:: Input data

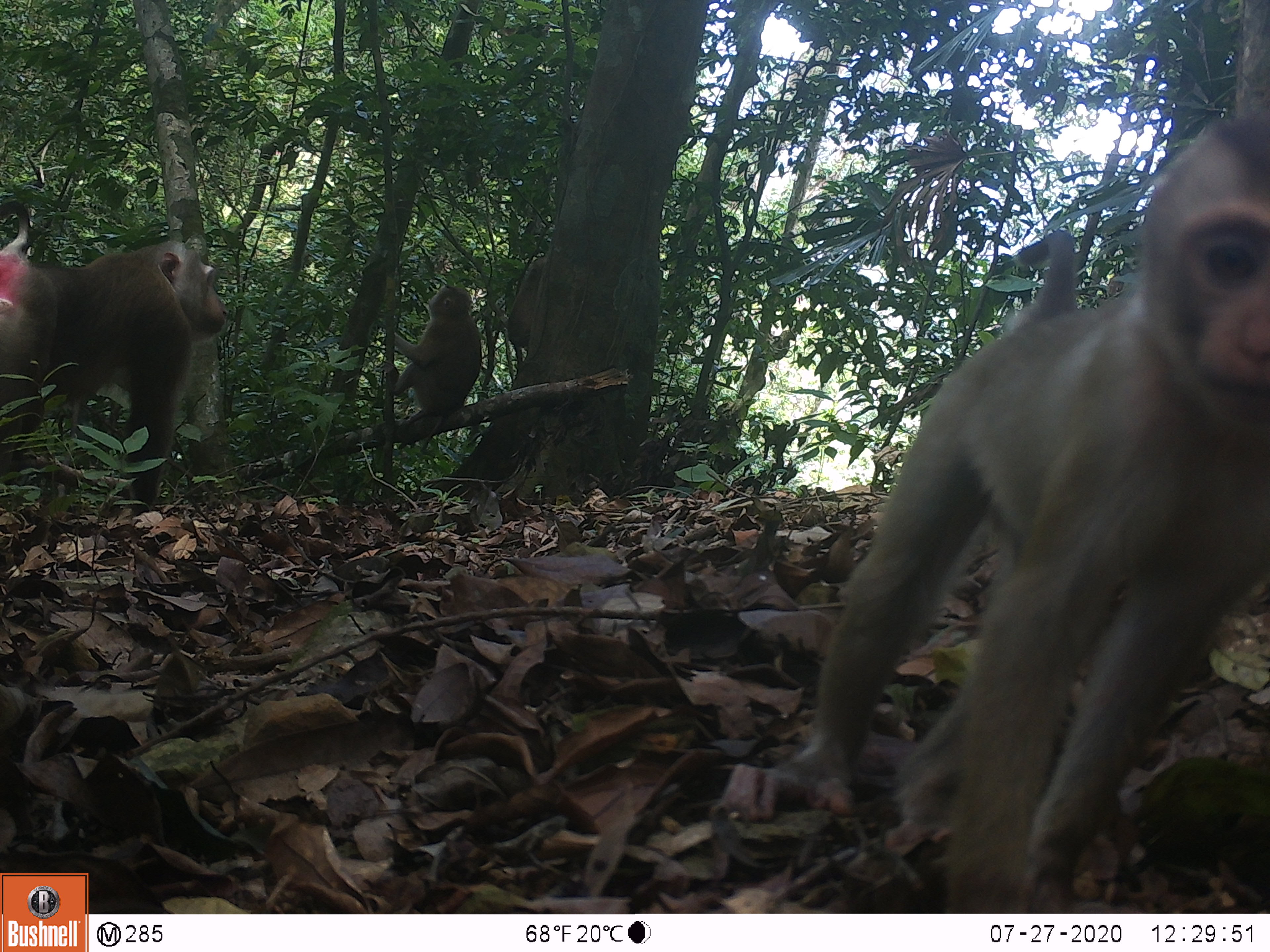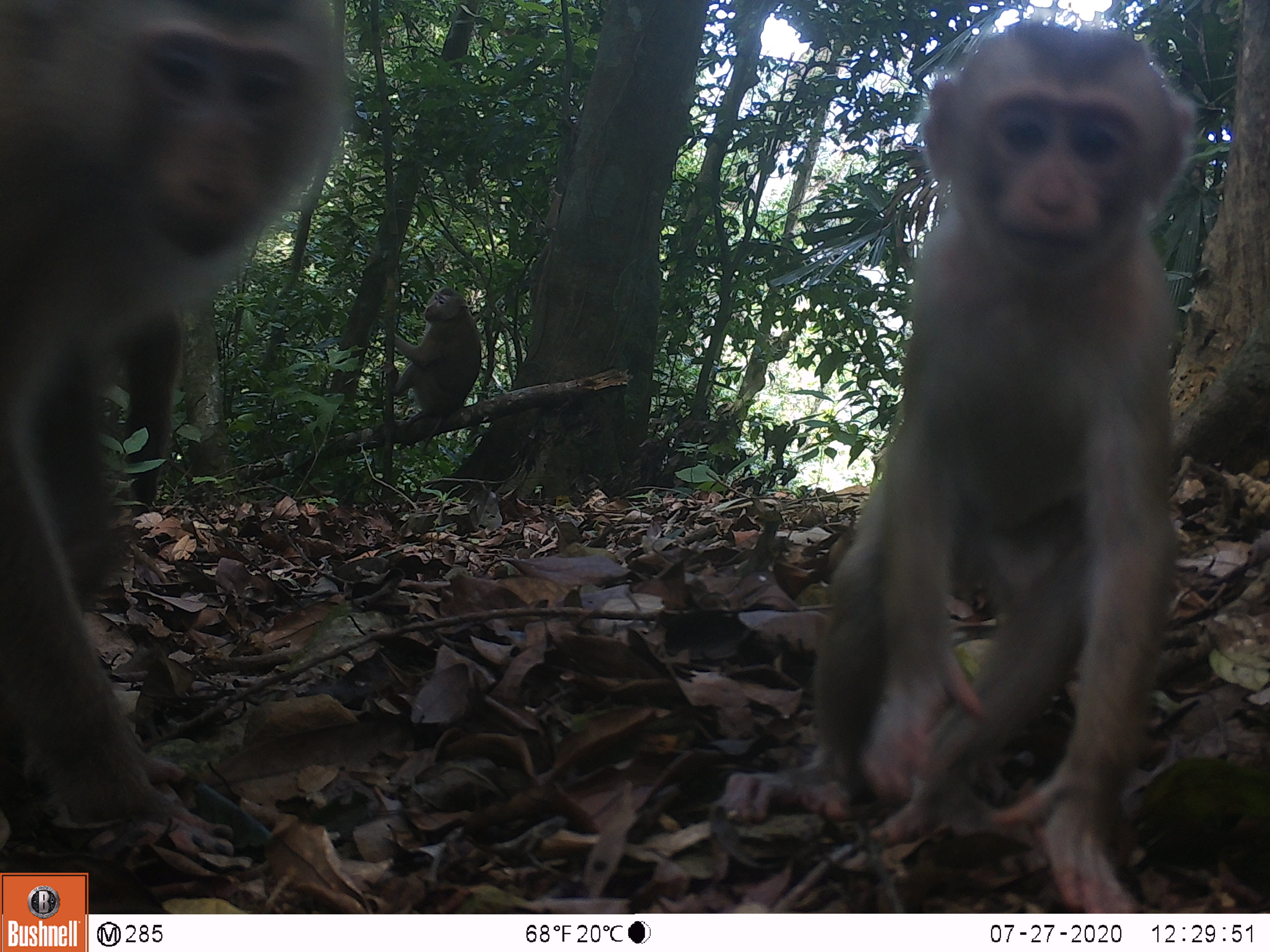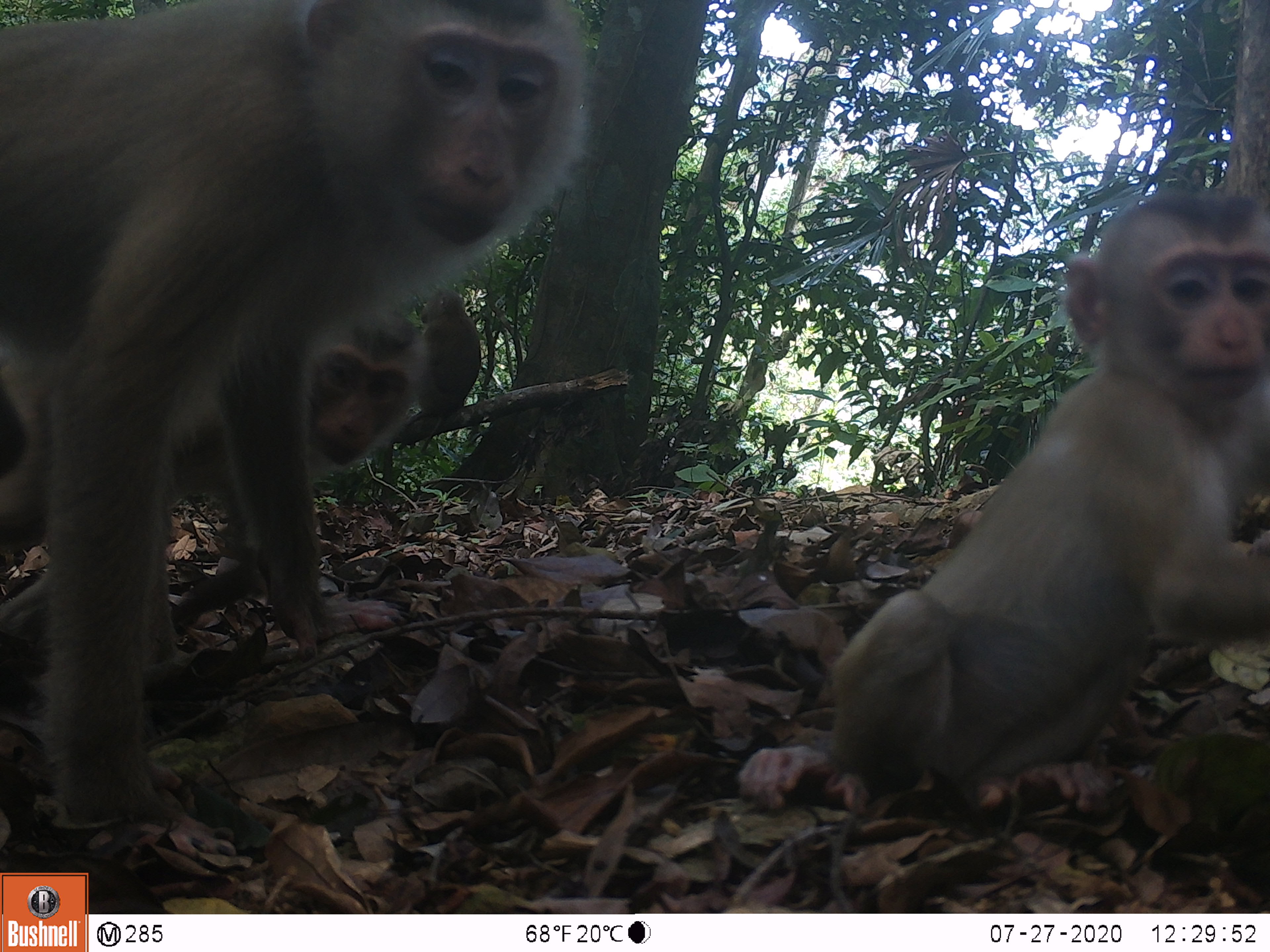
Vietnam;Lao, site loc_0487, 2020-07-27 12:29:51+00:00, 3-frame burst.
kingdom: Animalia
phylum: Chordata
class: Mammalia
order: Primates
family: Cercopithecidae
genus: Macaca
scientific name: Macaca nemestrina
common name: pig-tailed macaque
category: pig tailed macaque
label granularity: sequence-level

::::

### Task requirements
Reprint the listing above exactly, without images.

### Task solution
Vietnam;Lao, site loc_0487, 2020-07-27 12:29:51+00:00, 3-frame burst.
kingdom: Animalia
phylum: Chordata
class: Mammalia
order: Primates
family: Cercopithecidae
genus: Macaca
scientific name: Macaca nemestrina
common name: pig-tailed macaque
category: pig tailed macaque
label granularity: sequence-level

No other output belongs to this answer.